In Kentucky, Slaughter v. Froman, 5 Mon., 19; Carroll v. Connet, 2 J. J. Marsh., 195; Graves v. Downey, 3 Mon., 353; *434Lawrence v. Lawrence, 6 Litt., 123. In Virginia, Coleman v. McMurdo, 5 Rand., 51. In Alabama, Chamberlain v. Bates, 11 Ala., 550; Swink v. Snodgrass, 17 Id. N. S., 653; Nolly v. Wilkins, 11 Id., 872. In Mississippi, Byrd v. Holloway, 6 Smedes & M., 323; Prosser v. Kirby, 1 How. Miss., 87; Stubblefield v. McRaven, 5 Smedes & M., 130. In South Carolina, Smith v. Carrere, 1 Rich. Eq., 123, in which this court says, “ This is founded on the nature of his commission, which gives him title only to the goods which remain unadministered.” In Georgia, Thomas v. Hardwick, 1 Kelly, 78; Paschal v. Davis, 3 Kelly, 256, it was held to be the rule of the common law that an administrator de bonis non was entitled only to the goods which remain in specie, and to debts due the decedent which remain unpaid, in Oglesby v. Gilmore, 5 Geo., 56; Hardwick v. Thomas, 10 Id., 266; Gilbert v. Hardwick, 11 Id., 599,
In Pennsylvania, it was held that an administrator de bonis non, could only claim the goods of the testator remaining in specie; that the collection of the testator’s debts, or a sale of his goods by the executor, is an administration of them, and precludes the administrator de bonis non from claiming any right to them or their proceeds—that they are not embraced in this commission, which is for the administration of the goods, and which were of the testator remaining unadministered (Potts v. Smith, 3 Rawle, 361). In Indiana, it is held that an administrator de bonis non could not maintain an action against the first administrator for a devastavit; that the action would only lie in favor of the creditors and distributors of the intestate (Young v. Kimball, 8 Blackf., 167). In Illinois, it was held that an administrator de bonis non cannot compel,the personal representatives of a deceased administrator to account for assets already administered upon, and that the creditors and distributees of the first intestate alone could maintain the action (Marsh v. People, 15 Ill., 285; Rowan v. Kirkpatrick, 14 Id., 1; Newkall v. Turney, 14 Id., 338).
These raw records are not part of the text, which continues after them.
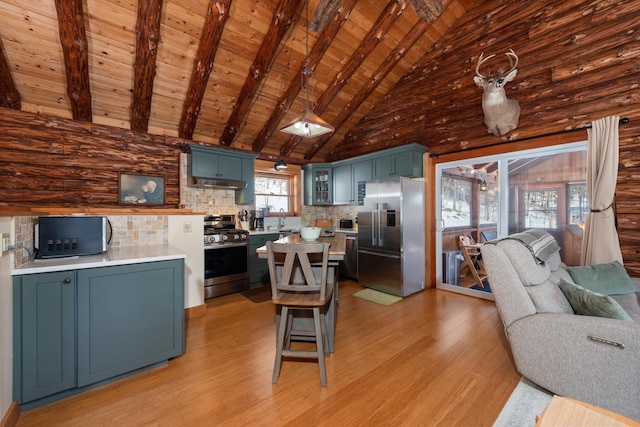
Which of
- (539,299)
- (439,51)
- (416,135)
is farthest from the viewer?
(416,135)

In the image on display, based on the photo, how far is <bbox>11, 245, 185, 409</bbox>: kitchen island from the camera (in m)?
1.63

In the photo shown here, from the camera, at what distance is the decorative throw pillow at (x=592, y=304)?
1.60 m

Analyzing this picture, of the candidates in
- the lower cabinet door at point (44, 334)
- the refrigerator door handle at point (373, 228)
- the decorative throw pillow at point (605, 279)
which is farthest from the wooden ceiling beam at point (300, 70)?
the decorative throw pillow at point (605, 279)

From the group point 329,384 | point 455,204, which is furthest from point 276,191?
point 329,384

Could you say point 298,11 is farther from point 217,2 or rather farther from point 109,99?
point 109,99

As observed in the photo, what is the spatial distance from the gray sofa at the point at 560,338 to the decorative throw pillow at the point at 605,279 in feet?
0.78

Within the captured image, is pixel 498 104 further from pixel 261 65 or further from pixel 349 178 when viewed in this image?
pixel 261 65

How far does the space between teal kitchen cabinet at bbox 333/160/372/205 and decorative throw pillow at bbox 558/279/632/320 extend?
3.33m

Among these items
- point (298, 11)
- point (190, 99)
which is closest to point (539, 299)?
point (298, 11)

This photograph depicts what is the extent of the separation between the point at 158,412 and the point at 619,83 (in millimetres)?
5184

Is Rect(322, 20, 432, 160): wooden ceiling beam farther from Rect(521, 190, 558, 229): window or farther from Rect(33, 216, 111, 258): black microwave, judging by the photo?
Rect(33, 216, 111, 258): black microwave

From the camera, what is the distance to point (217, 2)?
2.82 metres

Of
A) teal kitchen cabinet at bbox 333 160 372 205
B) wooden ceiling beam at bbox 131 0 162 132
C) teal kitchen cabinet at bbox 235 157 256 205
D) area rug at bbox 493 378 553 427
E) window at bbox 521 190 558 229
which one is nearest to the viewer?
area rug at bbox 493 378 553 427

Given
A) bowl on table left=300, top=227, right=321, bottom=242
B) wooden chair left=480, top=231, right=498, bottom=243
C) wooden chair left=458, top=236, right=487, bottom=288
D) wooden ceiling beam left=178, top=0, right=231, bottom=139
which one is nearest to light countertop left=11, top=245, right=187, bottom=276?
bowl on table left=300, top=227, right=321, bottom=242
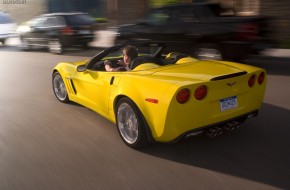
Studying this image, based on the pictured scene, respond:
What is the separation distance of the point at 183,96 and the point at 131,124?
923mm

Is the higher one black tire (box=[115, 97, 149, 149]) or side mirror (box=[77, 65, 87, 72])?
side mirror (box=[77, 65, 87, 72])

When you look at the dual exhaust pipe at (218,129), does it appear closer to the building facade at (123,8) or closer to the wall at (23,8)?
the building facade at (123,8)

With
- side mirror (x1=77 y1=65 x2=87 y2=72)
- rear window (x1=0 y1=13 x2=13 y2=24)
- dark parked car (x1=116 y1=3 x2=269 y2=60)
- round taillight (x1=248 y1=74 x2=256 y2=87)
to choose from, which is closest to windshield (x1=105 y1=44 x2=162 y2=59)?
side mirror (x1=77 y1=65 x2=87 y2=72)

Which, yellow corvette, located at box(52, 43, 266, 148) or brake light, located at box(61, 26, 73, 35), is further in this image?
brake light, located at box(61, 26, 73, 35)

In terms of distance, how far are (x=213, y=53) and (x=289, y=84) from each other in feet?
7.29

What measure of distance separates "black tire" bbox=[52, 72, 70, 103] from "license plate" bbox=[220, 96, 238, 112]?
335cm

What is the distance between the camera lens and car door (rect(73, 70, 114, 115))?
4.58 m

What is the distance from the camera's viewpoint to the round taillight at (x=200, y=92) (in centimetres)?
359

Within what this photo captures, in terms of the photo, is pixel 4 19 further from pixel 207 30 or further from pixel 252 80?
pixel 252 80

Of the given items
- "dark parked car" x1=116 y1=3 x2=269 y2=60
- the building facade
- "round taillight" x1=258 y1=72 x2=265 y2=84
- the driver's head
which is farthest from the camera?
the building facade

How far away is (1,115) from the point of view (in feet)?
19.2

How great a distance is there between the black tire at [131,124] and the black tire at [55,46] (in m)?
10.4

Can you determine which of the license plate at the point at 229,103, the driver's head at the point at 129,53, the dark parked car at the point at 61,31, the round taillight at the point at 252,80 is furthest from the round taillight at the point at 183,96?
the dark parked car at the point at 61,31

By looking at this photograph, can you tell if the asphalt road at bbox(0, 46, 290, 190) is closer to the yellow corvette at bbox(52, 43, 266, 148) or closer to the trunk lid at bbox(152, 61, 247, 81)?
the yellow corvette at bbox(52, 43, 266, 148)
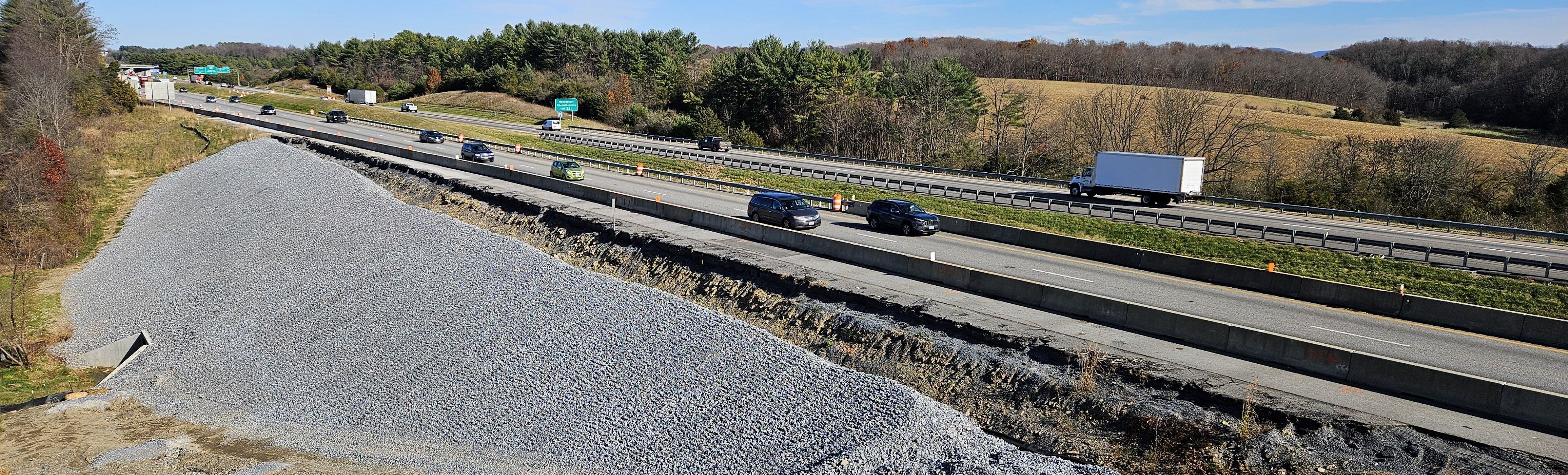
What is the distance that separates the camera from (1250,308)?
2453 cm

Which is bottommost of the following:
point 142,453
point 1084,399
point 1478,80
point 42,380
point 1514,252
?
point 42,380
These authorities are sufficiently numerous and respectable to relieve the doctrine which they establish from the charge of absurdity, and where it is known that a single action in favor of all the creditors, legatees, or distributors of the person whom the administrator de bonis non represents, or in favor of only *435one of these prosecuting for himself, and all others who should choose to come in and be made parties to the action, would accomplish the same object which an action by the administrator de bonis non would bring about, if he could maintain the action, there would seem to be no very good reason for conferí ng the right of action upon the, latter. I shall assume that the common law rule was as it is stated to be by die cases cited, and proceed to examine our statute for the purpose of ascertaining whether it has been changed in this State. The statute already cited, 3 Rev. Stat., 5th ed., § 6, which provides that the executors and administrators of every person who, as executor, either of right or in his own wrong, or. as administrator, shall have wasted, or converted to his own use, any goods, chattels or estate of any deceased person, shall be chargeable in the same manner as their testator or intestate would have been, if living.” It confers no right of action upon the testator de bonis non of the deceased owner of the goods. The first executor or administrator was chargeable when living only by the creditors, legatees or distributees of the deceased owner, and as the executor or administrator of the first executor or administrator is only chargeable for a devastavit by him, in the same manner as his testator or intestate would have been if living, the inference is irresistible that the administrator de bonis non cannot maintain an action for such devastavit.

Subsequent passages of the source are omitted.